> _Your task_: From the first line to the last, restate the data exactly, leaving out the images.

> _Stored data_:
···

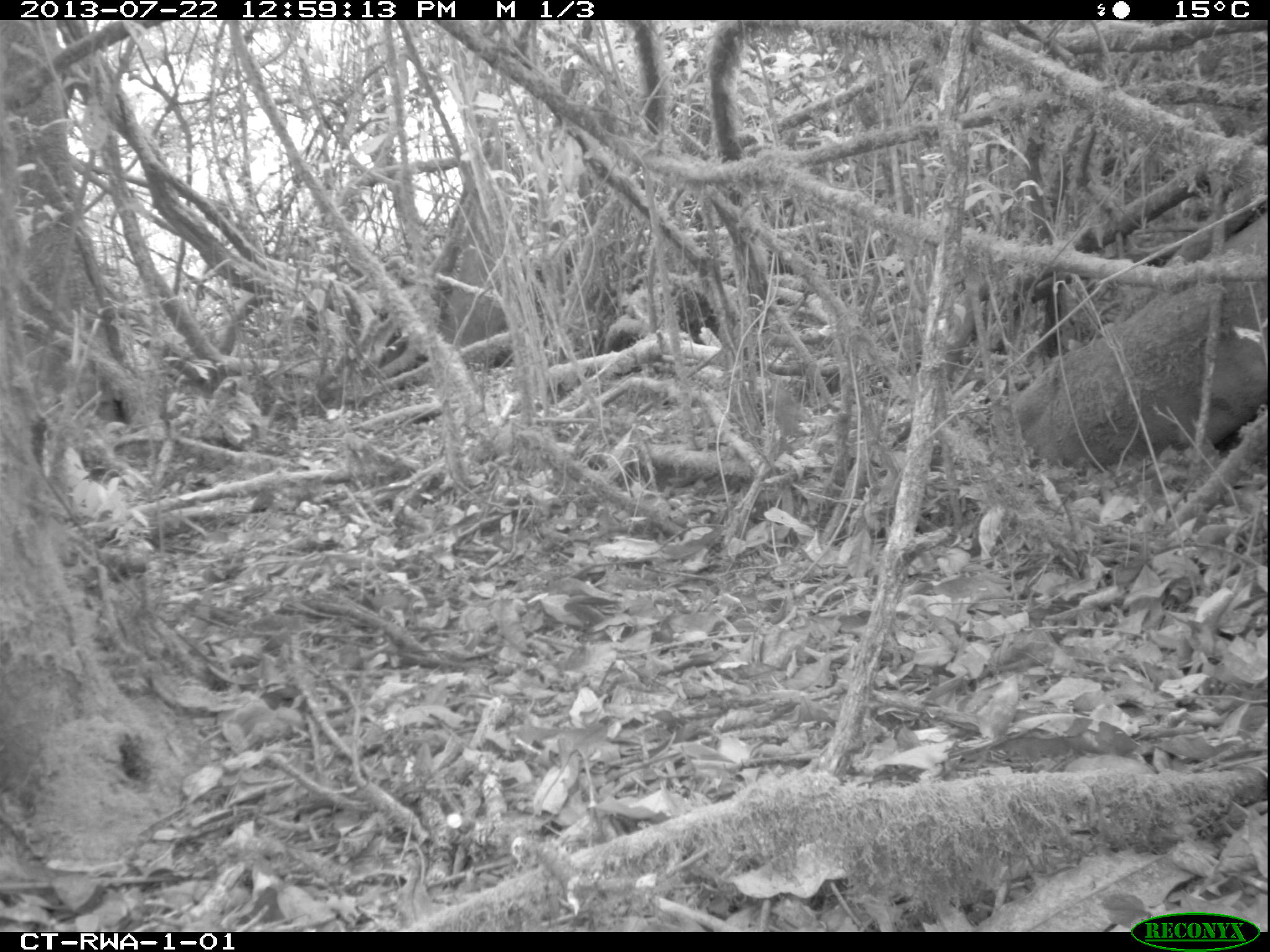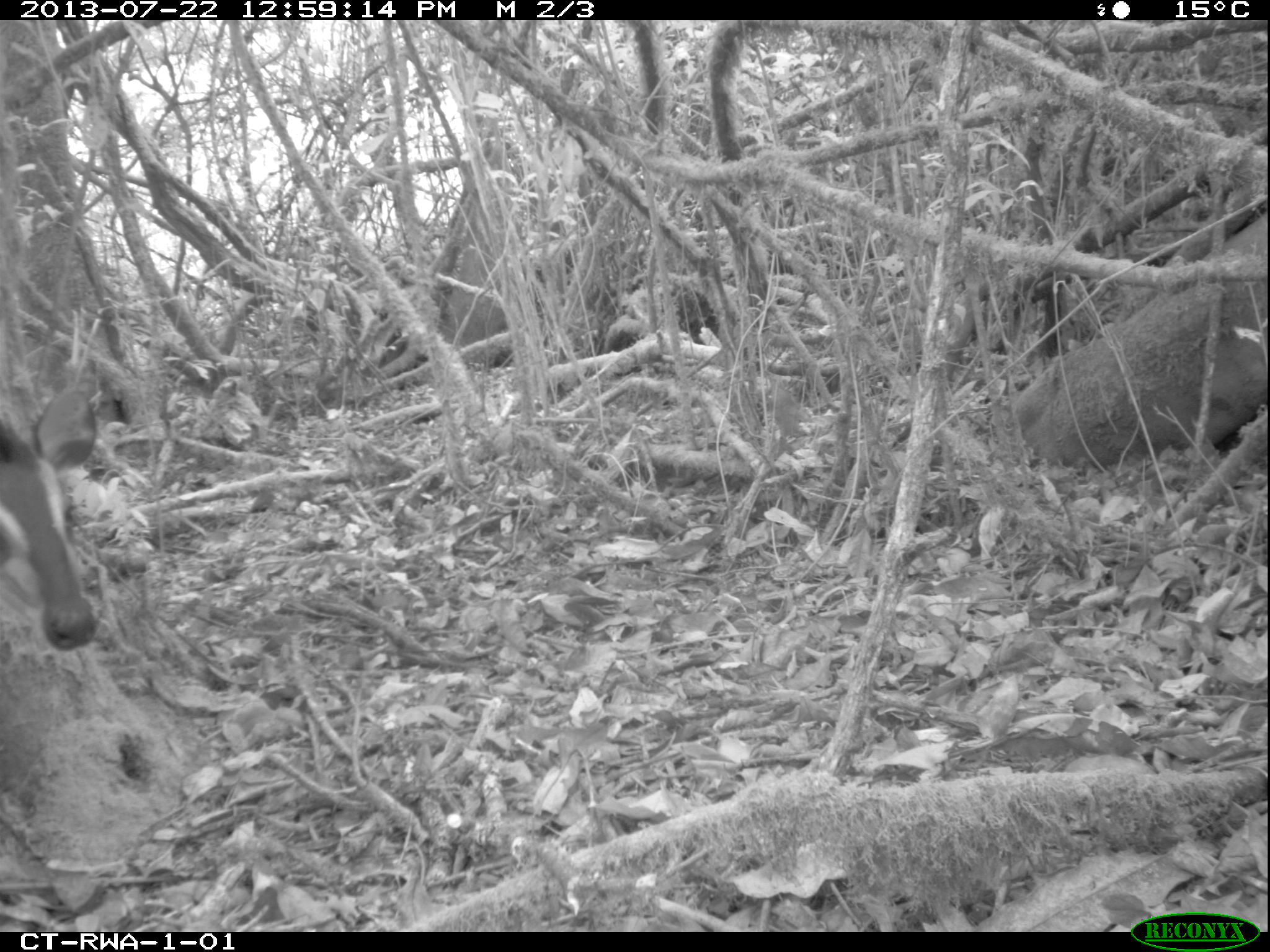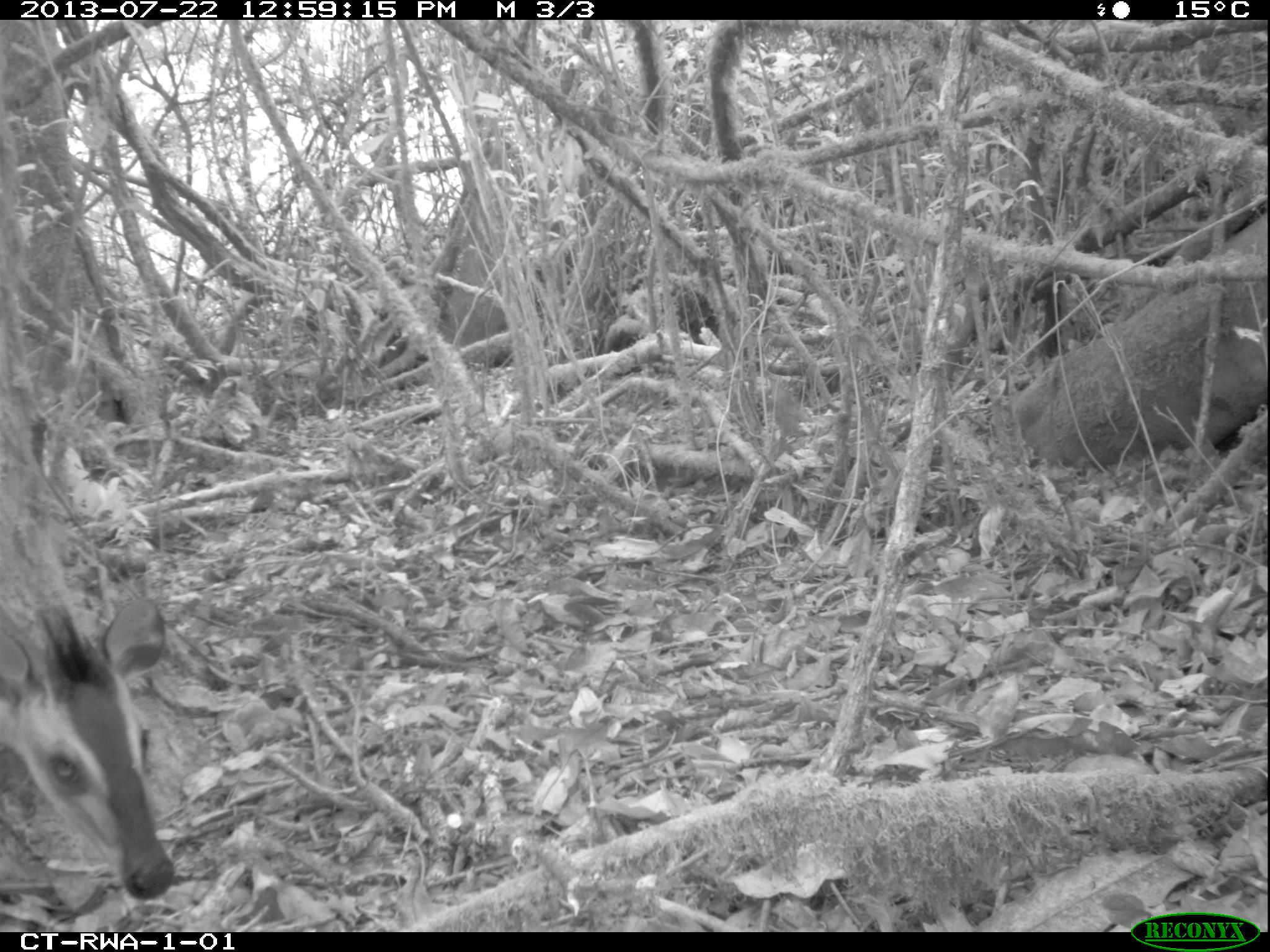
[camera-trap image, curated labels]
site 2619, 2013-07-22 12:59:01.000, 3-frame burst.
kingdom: Animalia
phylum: Chordata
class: Mammalia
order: Artiodactyla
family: Bovidae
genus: Cephalophus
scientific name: Cephalophus nigrifrons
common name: black-fronted duiker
Cephalophus nigrifrons (black-fronted duiker), count 1.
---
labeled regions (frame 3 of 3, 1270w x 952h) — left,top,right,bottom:
cephalophus nigrifrons: 0,598,177,897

···

> _Result of the exercise_:
[camera-trap image, curated labels]
site 2619, 2013-07-22 12:59:01.000, 3-frame burst.
kingdom: Animalia
phylum: Chordata
class: Mammalia
order: Artiodactyla
family: Bovidae
genus: Cephalophus
scientific name: Cephalophus nigrifrons
common name: black-fronted duiker
Cephalophus nigrifrons (black-fronted duiker), count 1.
---
labeled regions (frame 3 of 3, 1270w x 952h) — left,top,right,bottom:
cephalophus nigrifrons: 0,598,177,897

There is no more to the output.